Alıntılanan Metin:
****************************************

Kişisel Blog Tutmanın Püf Noktaları

0
50

Şimdi öncelikle şunu belirteyim; ben bu işin ustası, hocası falan değilim. 7-8 yıldır blog tutan, ufak çaplı bir okuyucu kitlesine sahip, yazdıkça eğlenen, eğlendikçe yazan bir insanım. Zaten durum böyle olduğu için, hiç mi hiç iddialı bir başlık atmadım. Bu yazımda; dikkate alanlara veya yazdıklarımı okumaktan keyif alanlara blog tutarken nelere dikkat ettiğimden tutun da, yazacağım konuları nasıl seçtiğime kadar birçok detayı anlatmaya çalışacağım.

Öncelikle blog yazarlığının fazlasıyla disiplin gerektiren bir iş olduğunu düşünmekteyim. Ve elimden geldiğince de bu disiplini sağlamaya ve korumaya çalışmaktayım. Hatta şunu çok net bir şekilde söyleyebilirim ki; benim bu hayatta yaptığım en disiplinli şeydir yazı yazmak. Hayatıma dahil ettiğim birçok etkinlikten vazgeçerim, birçok önemli işi önemsiz hale getiririm ama yazmayı asla terk etmem. Hani bunu ister bir ihtiyaç olarak nitelendirin, isterseniz zevk. Nasıl düşünmek isterseniz öyle düşünün lakin başta da belirttiğim gibi; yazmanın disiplinli gerektiren bir iş olduğunu bilin.

Geçmişimde tuttuğum blog’larımda kendimce bazı kurallar geliştiriyordum. Örneğin; “günde en az üç yazı” diyordum kendi kendime, yazmadığımda kendimi kötü hissediyordum. Bu hatanın farkına uzun yıllar varamadım ve birçok blog’da bu kuralı uygulamaya çalıştım. İlk 4-5, şayet çok istekli olursam 9-10 ay kural eksiksiz bir şekilde ilerlese de; sonrasında inanılmaz bir yorgunluk hissi oluşturmaktaydı. Geçmişimde bulunan birçok blog’u bu yüzden kaybettim diyebilirim. Son zamanlarda adını sıkça duyduğumuz için söylüyorum; bir nevi tükenmişlik sendromu oluşturuyordu bu durum bende.

****************************************

Gösterilen Veriler:
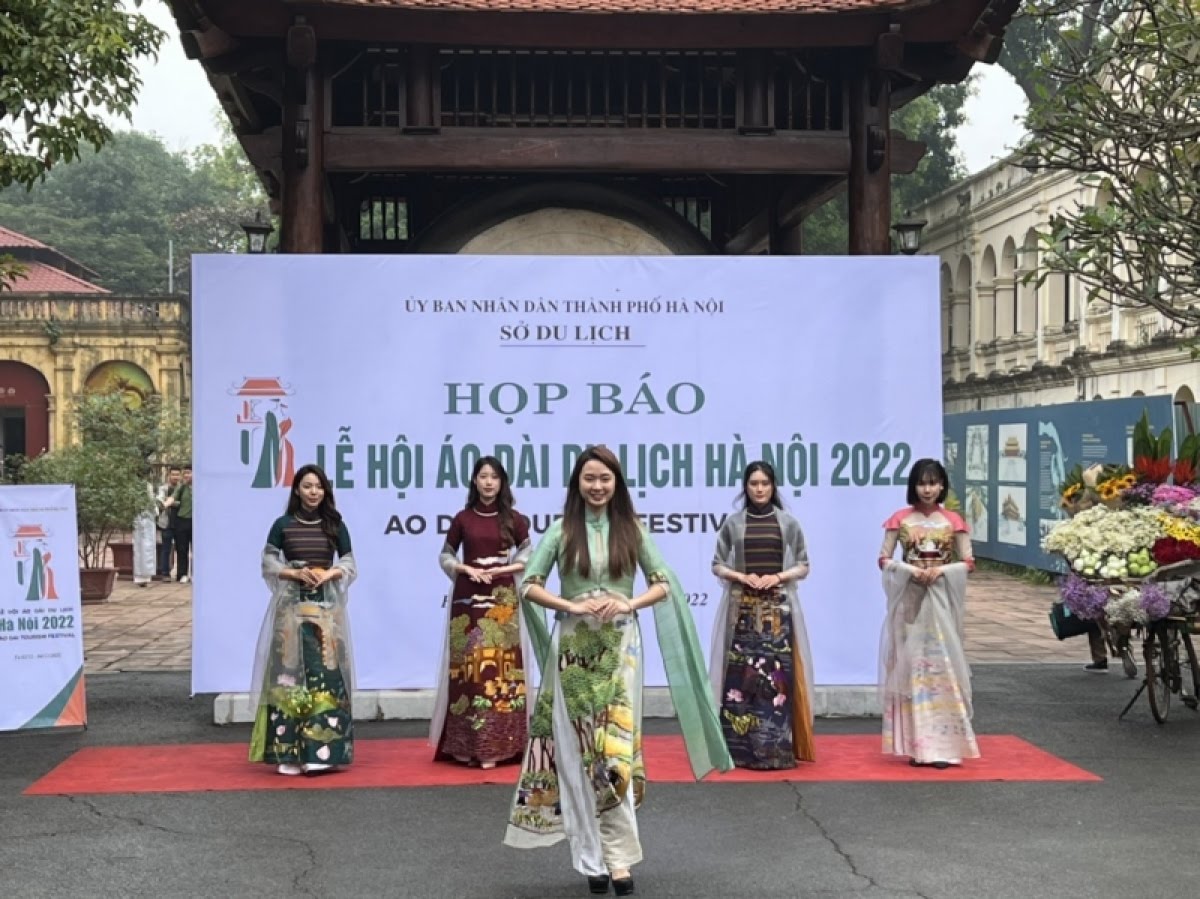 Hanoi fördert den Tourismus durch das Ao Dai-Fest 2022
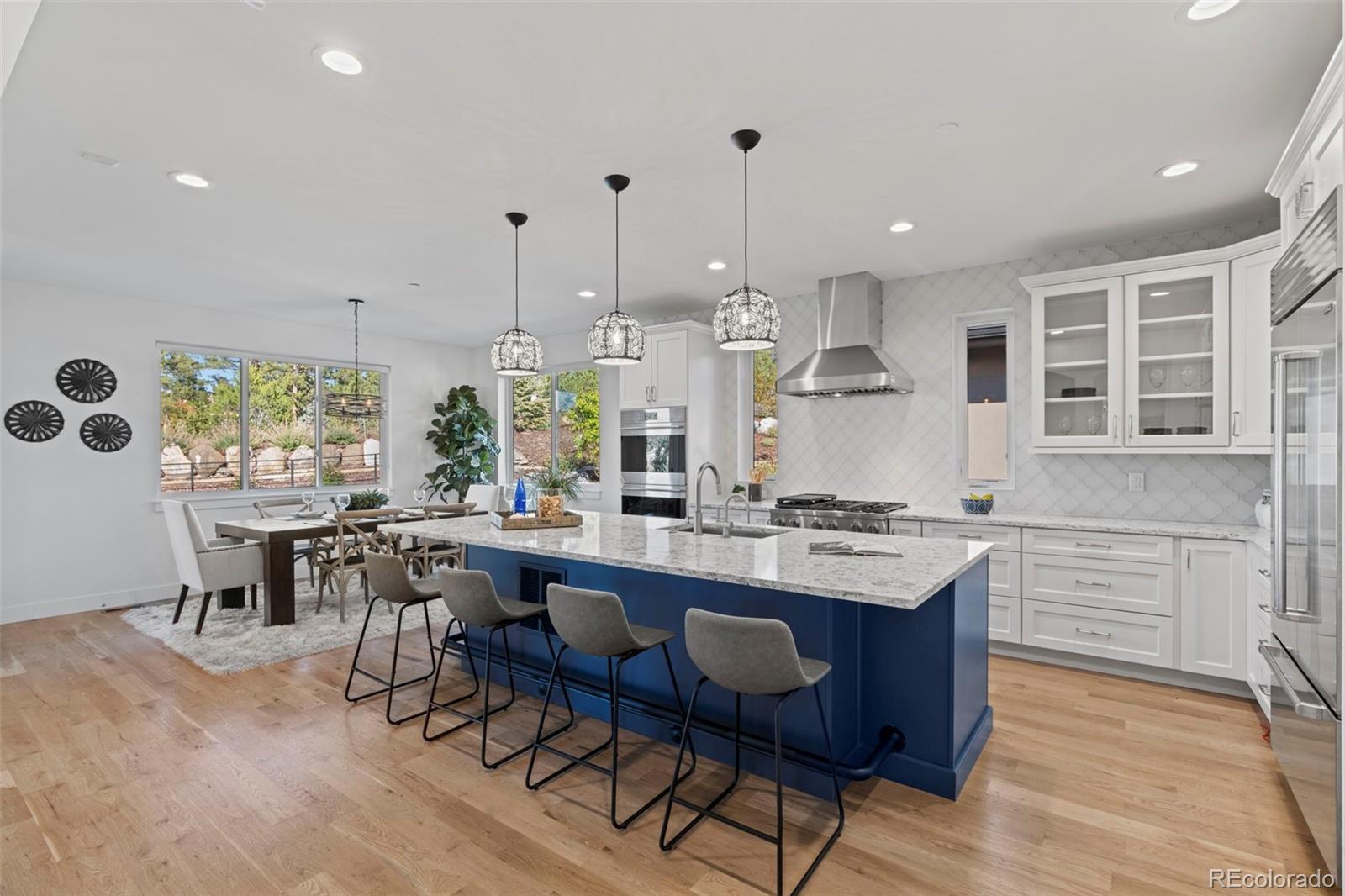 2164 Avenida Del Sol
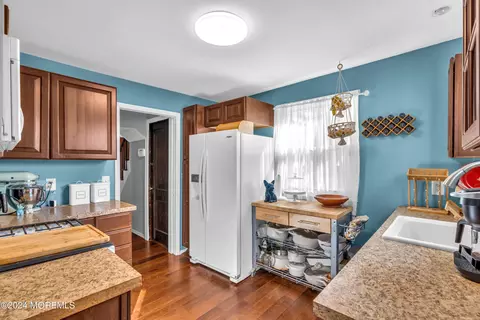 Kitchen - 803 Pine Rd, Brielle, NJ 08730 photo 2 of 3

****************************************

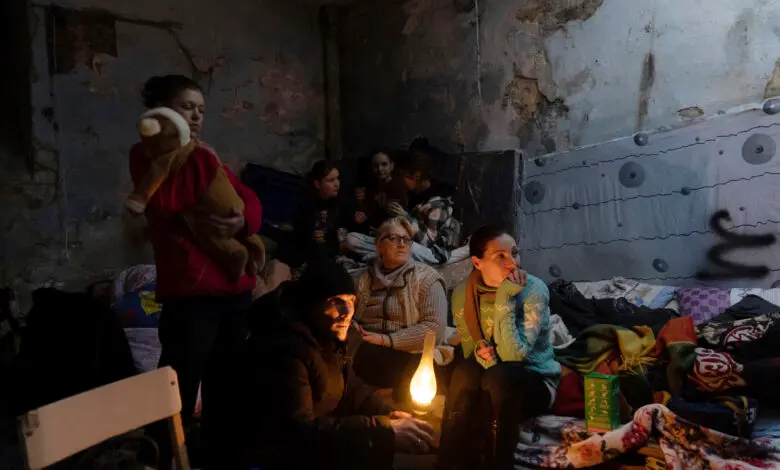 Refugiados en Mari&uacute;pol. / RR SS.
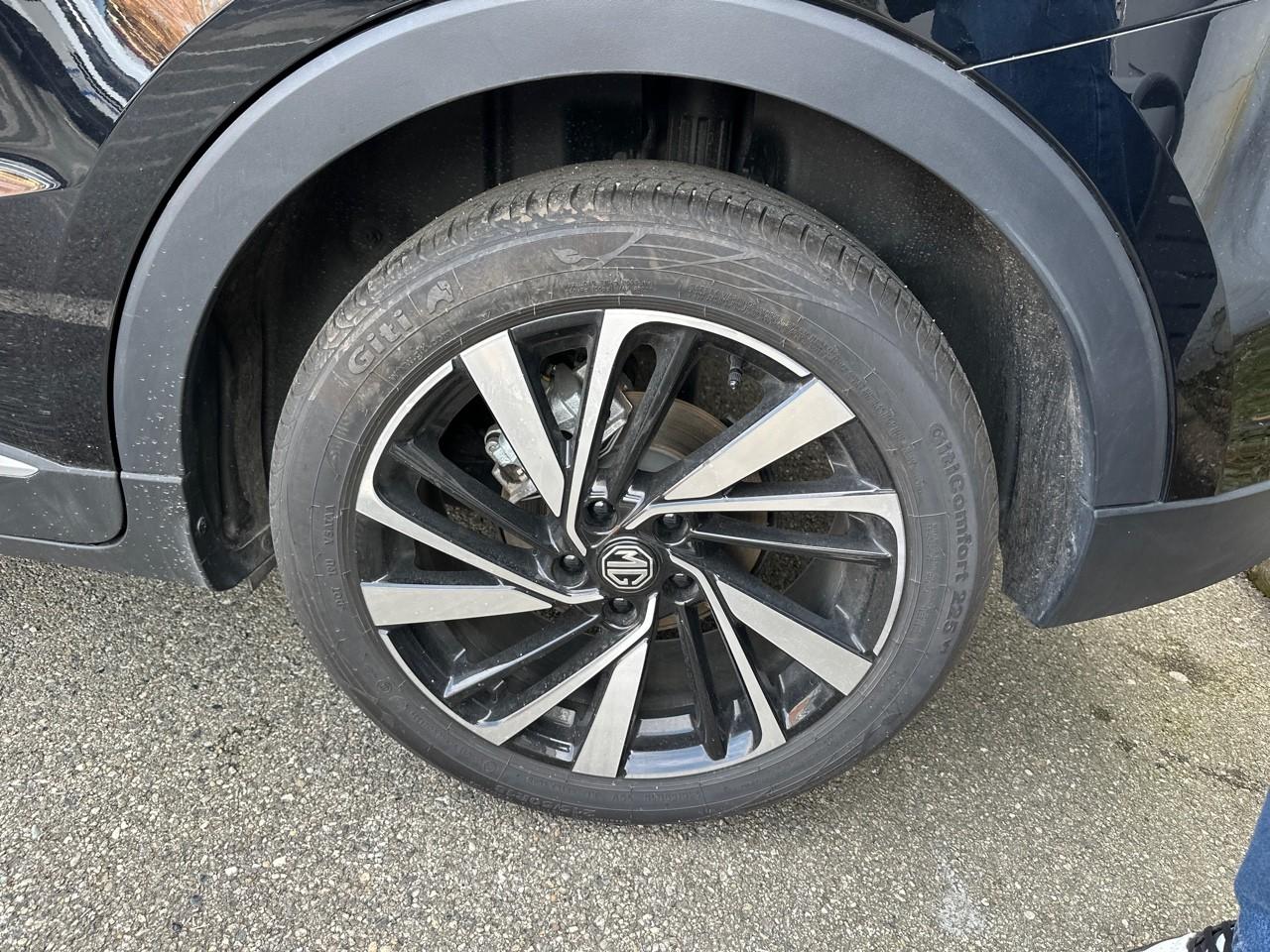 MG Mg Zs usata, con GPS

****************************************

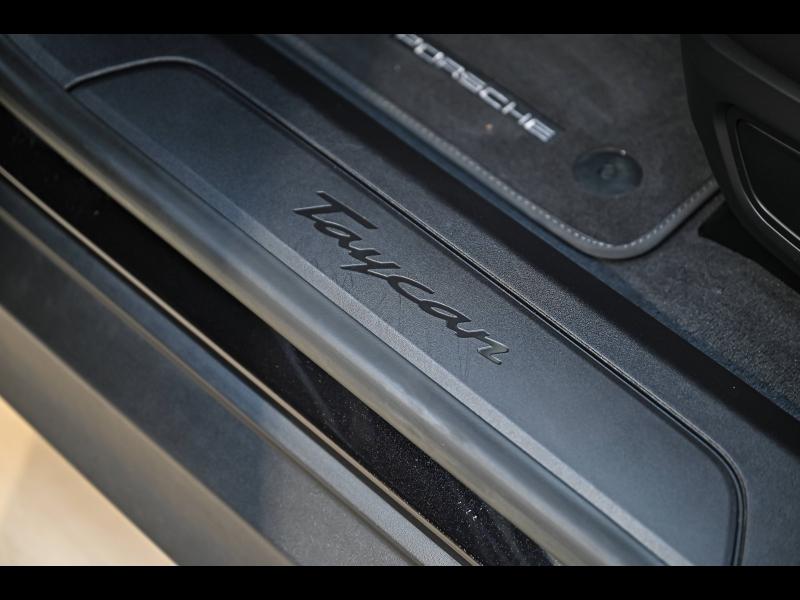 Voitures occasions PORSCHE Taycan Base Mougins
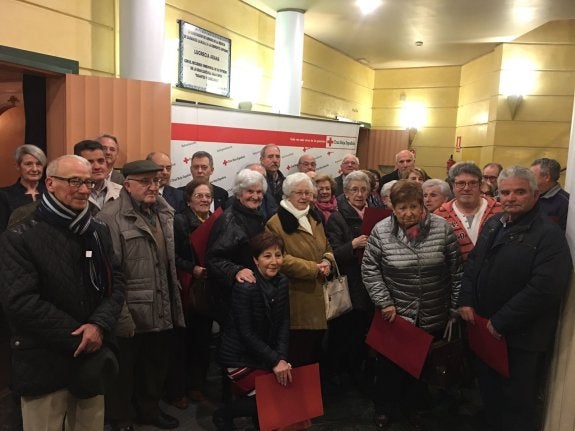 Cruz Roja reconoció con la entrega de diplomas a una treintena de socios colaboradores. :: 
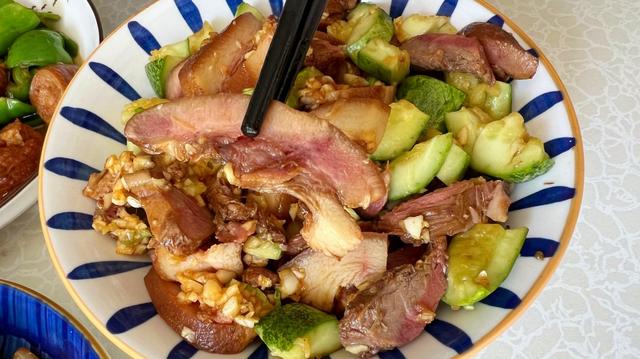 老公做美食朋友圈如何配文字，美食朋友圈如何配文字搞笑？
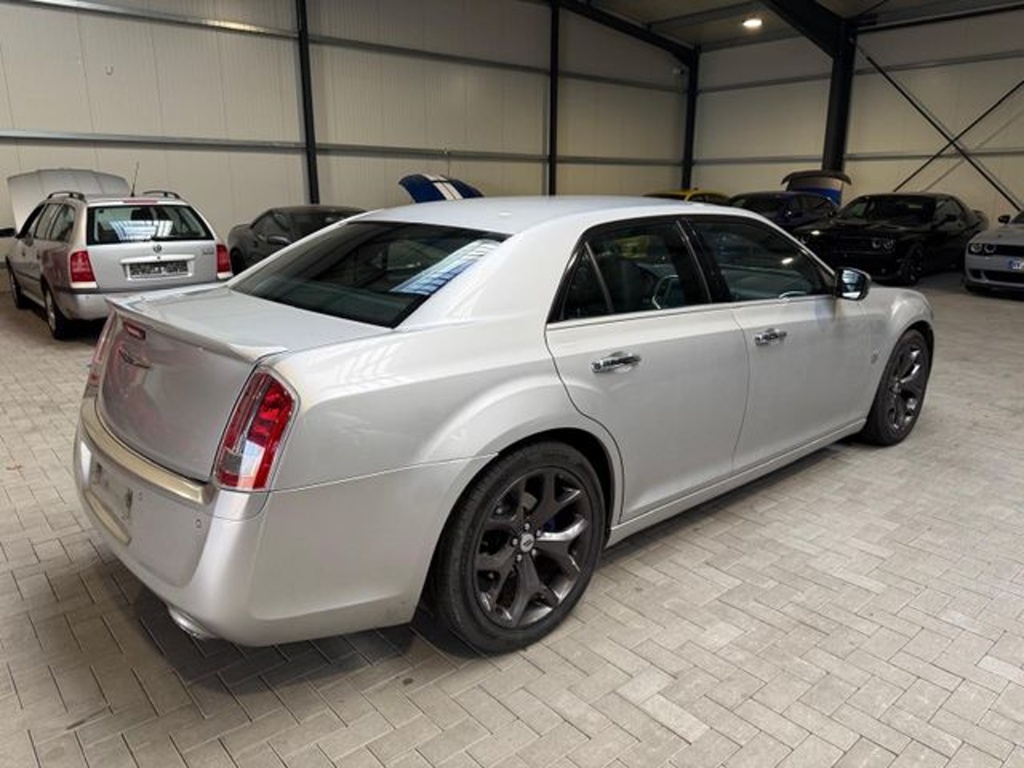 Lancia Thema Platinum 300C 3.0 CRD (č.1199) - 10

****************************************

İş Emri 1: Lütfen kayıtlarda "Voitures occasions PORSCHE" ifadesini içeren satır ile "Lancia Thema Platinum" ifadesini içeren satır arasındakileri, ikisi de dahil, boş satırları atlayarak "No" ve "Kayıt" sütunlarından oluşan bir Markdown tablosu olarak yazın. Resimleri yanıta almayın.
İş Emri 2: Blog tutmayla ilgili metni kaldığı yerden devam ettirin.
Blog tutmayla ilgili metin ile kayıtlar birbirinden bağımsızdır.

Nihai Yanıt 1:
| No | Kayıt |
|---|---|
| 1 |  Voitures occasions PORSCHE Taycan Base Mougins |
| 2 |  Cruz Roja reconoció con la entrega de diplomas a una treintena de socios colaboradores. ::  |
| 3 |  老公做美食朋友圈如何配文字，美食朋友圈如何配文字搞笑？ |
| 4 |  Lancia Thema Platinum 300C 3.0 CRD (č.1199) - 10 |

Nihai Yanıt 2:
Şimdi ise farklı bir disiplin metodu uyguluyorum. Metodun adı: “Canın istedikçe yaz“.

Okurlarımın mutlaka dikkatini çekiyordur; günlük girdiğim içerik miktarı. Bazen 1 yazı girip günü kapatırken, bazen 3-4 yazıya kadar çıkabiliyorum. Bu durum tamamen o günkü yazma isteğime bağlı olarak gerçekleşiyor. Önceden planlanmış veya önceden yayınlanmak üzere ayarlanmış içerik falan yok, anlayacağınız. Bu disiplin metodunda kendimce şöyle bir garantim var; her gün en az 1 içerik mutlaka girmiş oluyorum blog’a. Çünkü ben yazmadan duramam gün içerisinde. Ancak çok işim falan olması lazım ki; bilgisayarın başına oturamayayım ve haliyle yazamayayım.

Size de tavsiyem; bu konuda kendinizi serbest bırakmanızdır. Eğer canınız yazmak istemiyorsa; bırakın yazmayın. Çünkü sırf yazmak için yazarsanız, o blog bir süre sonra mala bağlıyor. İçerik üretmek için fazlasıyla saçmalamak veya belirlediğiniz çerçeveden uzaklaşmak zorunda kalıyorsunuz. Bu da zamanla blog ile aranızdaki bağı açmaya, gücünüzü düşürmeye başlıyor.

**

İçeriklerin konusunu hayatın her yerinden alabiliyorum. Bazen gün içerisinde yaşadığım bir olay, bazen gün içerisinde düşünürken “aa ben bunu blog’a yazarım”geleneğim, bazense eşin dostun önerileri önderlik ediyor konu başlıklarıma. Yazmaktan en çok zevk aldığım yazılar ise genelde “Günlük” kategorisine ait olan yazılar oluyor. İnsanın yaşadığı şeyleri büyük bir heyecanla okurları ile paylaşması bu işin en güzel tarafı değil mi zaten ?

Mesela size tavsiyem; mutlaka ara sıra eski yazılarınızı okuyun. Sonrasında ise yenileri ile mukayese edin. Bakın bakalım; zaman içerisinde siz ve kaleminiz değişime uğramış mısınız ? Şahsen bunu yapmaktan büyük keyif alıyorum. Kendi yazılarımı ara ara okuyarak, “vay be sanki dün yazdım bu yazıyı” demek çok hoşuma gidiyor. Tabi o yazıların onu dedirtebiliyor olması asıl olay zaten.

Yine bu konuyla ilgili olarak..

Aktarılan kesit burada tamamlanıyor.